> [Provided data]:
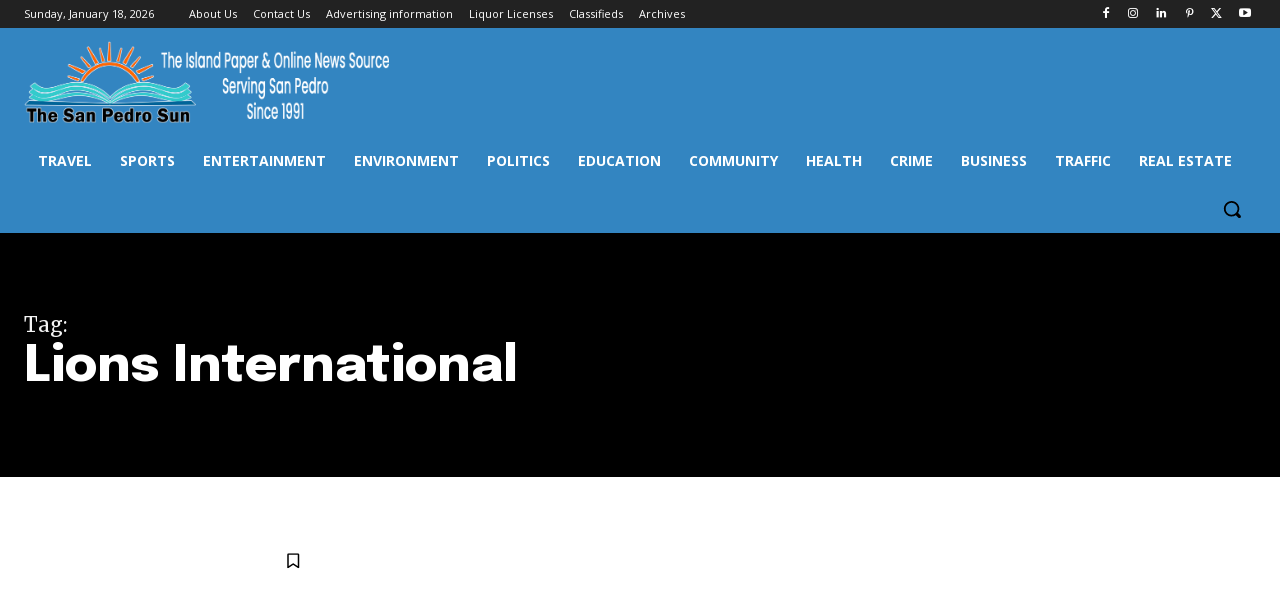

--- FILE ---
content_type: text/html; charset=utf-8
request_url: https://www.google.com/recaptcha/api2/aframe
body_size: 268
content:
<!DOCTYPE HTML><html><head><meta http-equiv="content-type" content="text/html; charset=UTF-8"></head><body><script nonce="3u7G5Tsa-XS0X7_AMfsBZQ">/** Anti-fraud and anti-abuse applications only. See google.com/recaptcha */ try{var clients={'sodar':'https://pagead2.googlesyndication.com/pagead/sodar?'};window.addEventListener("message",function(a){try{if(a.source===window.parent){var b=JSON.parse(a.data);var c=clients[b['id']];if(c){var d=document.createElement('img');d.src=c+b['params']+'&rc='+(localStorage.getItem("rc::a")?sessionStorage.getItem("rc::b"):"");window.document.body.appendChild(d);sessionStorage.setItem("rc::e",parseInt(sessionStorage.getItem("rc::e")||0)+1);localStorage.setItem("rc::h",'1768732142797');}}}catch(b){}});window.parent.postMessage("_grecaptcha_ready", "*");}catch(b){}</script></body></html>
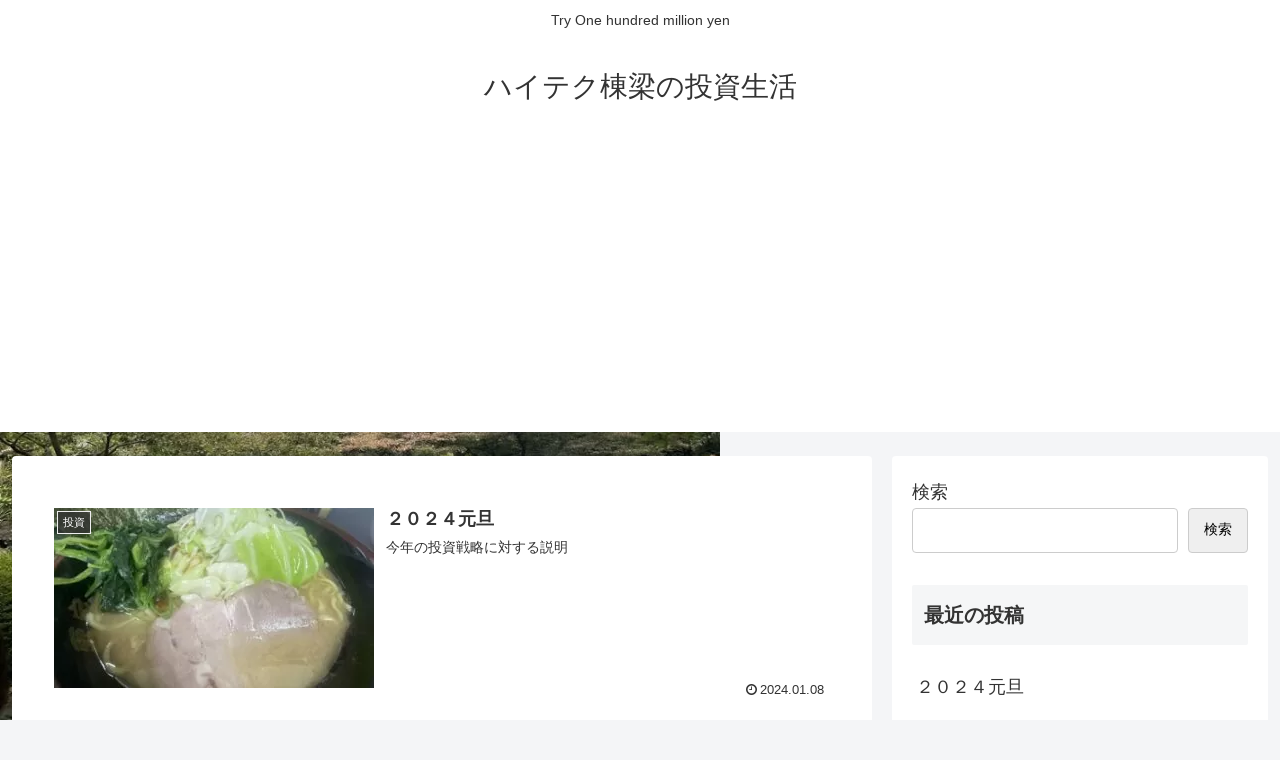

--- FILE ---
content_type: text/html; charset=utf-8
request_url: https://www.google.com/recaptcha/api2/aframe
body_size: 267
content:
<!DOCTYPE HTML><html><head><meta http-equiv="content-type" content="text/html; charset=UTF-8"></head><body><script nonce="fuT6ebWqhknCVHkitDK94g">/** Anti-fraud and anti-abuse applications only. See google.com/recaptcha */ try{var clients={'sodar':'https://pagead2.googlesyndication.com/pagead/sodar?'};window.addEventListener("message",function(a){try{if(a.source===window.parent){var b=JSON.parse(a.data);var c=clients[b['id']];if(c){var d=document.createElement('img');d.src=c+b['params']+'&rc='+(localStorage.getItem("rc::a")?sessionStorage.getItem("rc::b"):"");window.document.body.appendChild(d);sessionStorage.setItem("rc::e",parseInt(sessionStorage.getItem("rc::e")||0)+1);localStorage.setItem("rc::h",'1765708779046');}}}catch(b){}});window.parent.postMessage("_grecaptcha_ready", "*");}catch(b){}</script></body></html>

> [What is required]:
Return all the entries word for word, but omit any pictures they contain.

> [Response]:
--- FILE ---
content_type: text/html; charset=utf-8
request_url: https://www.google.com/recaptcha/api2/aframe
body_size: 268
content:
<!DOCTYPE HTML><html><head><meta http-equiv="content-type" content="text/html; charset=UTF-8"></head><body><script nonce="3u7G5Tsa-XS0X7_AMfsBZQ">/** Anti-fraud and anti-abuse applications only. See google.com/recaptcha */ try{var clients={'sodar':'https://pagead2.googlesyndication.com/pagead/sodar?'};window.addEventListener("message",function(a){try{if(a.source===window.parent){var b=JSON.parse(a.data);var c=clients[b['id']];if(c){var d=document.createElement('img');d.src=c+b['params']+'&rc='+(localStorage.getItem("rc::a")?sessionStorage.getItem("rc::b"):"");window.document.body.appendChild(d);sessionStorage.setItem("rc::e",parseInt(sessionStorage.getItem("rc::e")||0)+1);localStorage.setItem("rc::h",'1768732142797');}}}catch(b){}});window.parent.postMessage("_grecaptcha_ready", "*");}catch(b){}</script></body></html>

--- FILE ---
content_type: text/html; charset=utf-8
request_url: https://www.google.com/recaptcha/api2/aframe
body_size: 267
content:
<!DOCTYPE HTML><html><head><meta http-equiv="content-type" content="text/html; charset=UTF-8"></head><body><script nonce="fuT6ebWqhknCVHkitDK94g">/** Anti-fraud and anti-abuse applications only. See google.com/recaptcha */ try{var clients={'sodar':'https://pagead2.googlesyndication.com/pagead/sodar?'};window.addEventListener("message",function(a){try{if(a.source===window.parent){var b=JSON.parse(a.data);var c=clients[b['id']];if(c){var d=document.createElement('img');d.src=c+b['params']+'&rc='+(localStorage.getItem("rc::a")?sessionStorage.getItem("rc::b"):"");window.document.body.appendChild(d);sessionStorage.setItem("rc::e",parseInt(sessionStorage.getItem("rc::e")||0)+1);localStorage.setItem("rc::h",'1765708779046');}}}catch(b){}});window.parent.postMessage("_grecaptcha_ready", "*");}catch(b){}</script></body></html>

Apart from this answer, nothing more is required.